• [Problem to work on] Repeat the text of every item below word for word, and leave the pictures out of your answer.

• [Records for this task]
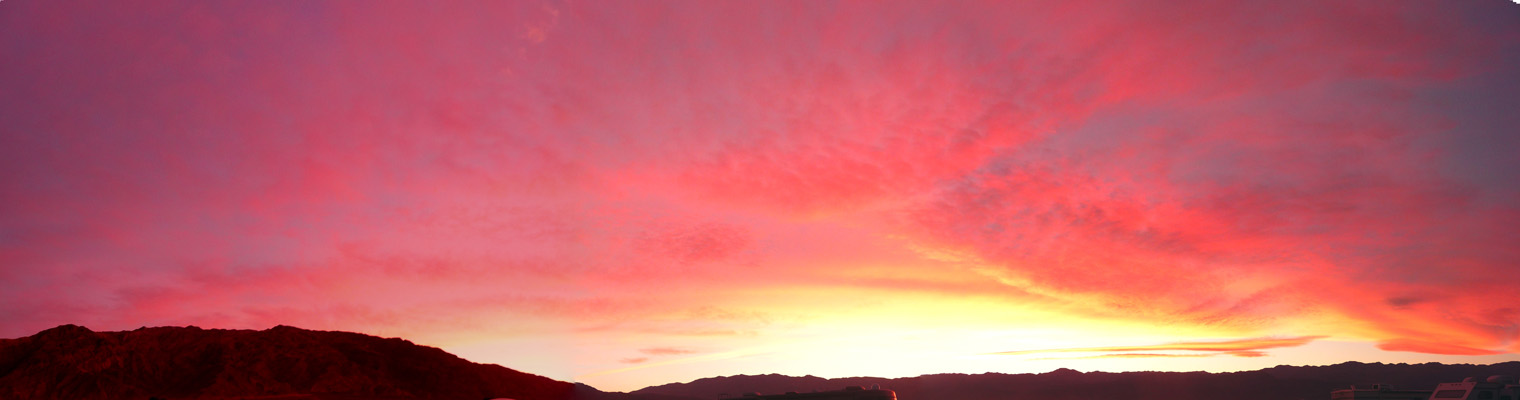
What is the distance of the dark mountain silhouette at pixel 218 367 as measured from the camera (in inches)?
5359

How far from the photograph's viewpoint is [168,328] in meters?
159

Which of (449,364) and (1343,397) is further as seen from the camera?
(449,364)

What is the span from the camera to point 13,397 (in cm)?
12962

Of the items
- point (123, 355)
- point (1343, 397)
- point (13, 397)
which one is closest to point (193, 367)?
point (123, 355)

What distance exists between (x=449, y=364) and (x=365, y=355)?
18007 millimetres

• [Task solution]
What is the distance of the dark mountain silhouette at pixel 218 367 as measured from the camera (in inches)?
5359

How far from the photograph's viewpoint is [168,328] in meters?
159

Which of (449,364) and (1343,397) is further as seen from the camera?
(449,364)

What is the span from the camera to point 13,397 (in cm)?
12962

Of the items
- point (123, 355)
- point (1343, 397)
- point (13, 397)
which one is closest to point (193, 367)?
point (123, 355)

What distance exists between (x=449, y=364) and (x=365, y=355)?
18007 millimetres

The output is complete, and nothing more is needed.